SILENT EXILE
DANCING WITH DEATH Genre
: Prog Moderne
Année : 2000
The
Brain Dance ------------------ Walls
Of Society -------------------- Stratosphere
------------------------- Broken
Dreams --------------------- On The
Hill -------------------------- Glase
Maakerstraat --------------- Images
Of War --------------------- I) Thunder
On Ashland ----------- II)
Silent Witness -------------------
-
3
3
3
1
3
-
1
3
Originaire
de Montréal, Silent Exile est un groupe
qui se veut un peu touche à tout. Atmosphérique,
mélodique, métal, orchestral, commercial,
tout autant de mots qu'utilisent les membres du
groupe pour qualifier leur musique. L'important
était ici de rendre cohérent le
mélange et Silent Exile y parvient avec
style, imposant d'emblée la marque de fabrique
: des plages de synthés omniprésentes.
Le claviériste
s'en donne ainsi à cœur joie, assurant
les solos et la rythmique sur la quasi-totalité
des morceaux.
Le guitariste,
quant à lui, rappelant parfois Udd Lang
(Chandelier) par quelques lignes de gratte et
son rôle bien souvent confiné aux
interventions mélodiques, met également
en évidence l'orientation musicale du groupe.
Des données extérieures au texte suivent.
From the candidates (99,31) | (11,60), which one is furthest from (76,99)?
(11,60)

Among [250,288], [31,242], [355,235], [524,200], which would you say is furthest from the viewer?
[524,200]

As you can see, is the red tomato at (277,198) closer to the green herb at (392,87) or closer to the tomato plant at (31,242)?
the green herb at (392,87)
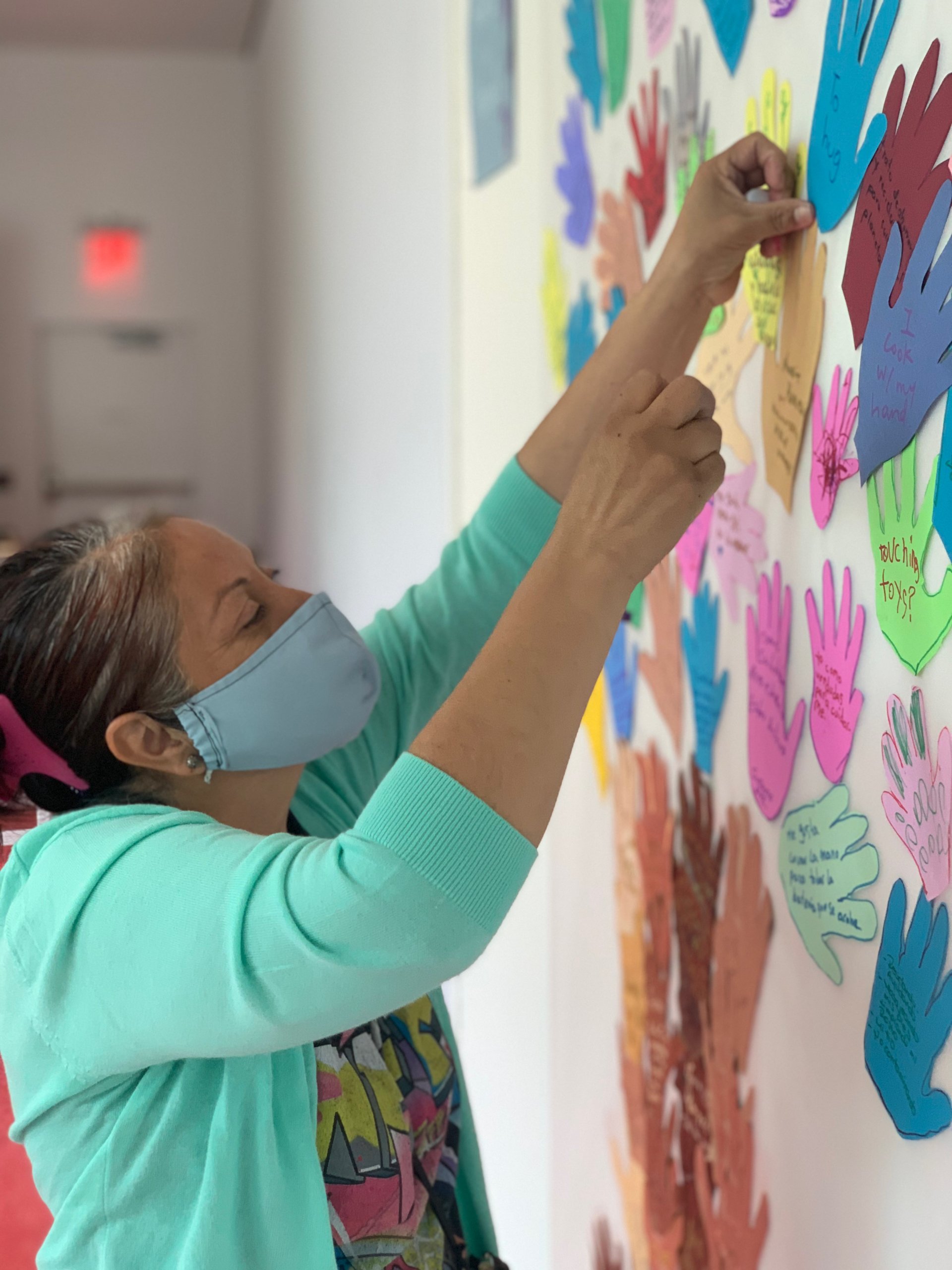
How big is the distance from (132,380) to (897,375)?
5.12m

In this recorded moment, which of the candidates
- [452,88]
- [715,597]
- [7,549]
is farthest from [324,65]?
[715,597]

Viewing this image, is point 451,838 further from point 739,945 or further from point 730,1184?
point 730,1184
Une orientation bien plus progressive que métal,
malgré les riffs de Walls Of Society ou
Broken Dreams. Mais Fabrice Blanchet n'en reste
pas pour autant inactif, le solo de Glase Maakerstraat
(le meilleur morceau) étant capable d'en
convaincre plus d'un à ce sujet.
Les aficionados
de métal prog pur et dur auront sans doute
du mal à trouver leurs marques face à
Cédric Rioux et à son étonnant
sens de l'ubiquité mais ils ne pourront
nier l'originalité que procure à
Silent Exile cette profusion de claviers.
Quant au chanteur,
il évite parfaitement le terrain parfois
éprouvant de la voix haut-perchée
et évolue dans différents styles,
empiétant même sur le chant de Daniel
Gildenlöw (Pain Of Salvation) lors de quelques
interventions torturées sur Silent Witness.
Et la section
rythmique me direz-vous ? Eh bien, elle est un
peu en retrait. Non pas qu'elle soit mauvaise,
bien au contraire, mais elle souffre de la présence
parfois envahissante des claviers et probablement
d'une production qui manque de clarté (suis-je
le seul à trouver qu'aucun instrument n'est
réellement mis en évidence ?) surtout
dans les compos les plus progs qui gagneraient
à isoler davantage les instruments. Mais
bon, il n'est nullement question pour moi de baser
un reproche sur les aléas d'une auto-production
car dans ce cas, ma seule échappatoire
serait de me jeter du haut d'un pont avec un parpaing
accroché à chaque pied.
Au final, Silent
Exile a su faire la part des choses entre toutes
ses influences plus ou moins directes (Shadow
Gallery, Rush, Magellan, Marillion, etc...) et
a tenté au maximum de rendre ses chansons
différentes les uns des autres tout en
conservant une unité musicale et textuelle
(très forte dans les deux cas).
Dancing With
Death représente donc un bon début
pour le groupe qui ravira assurément les
fans du genre. Lorsqu'on sait que le deuxième
album corrige toujours les petites erreurs de
son prédécesseur, on s'autorise
à être impatient.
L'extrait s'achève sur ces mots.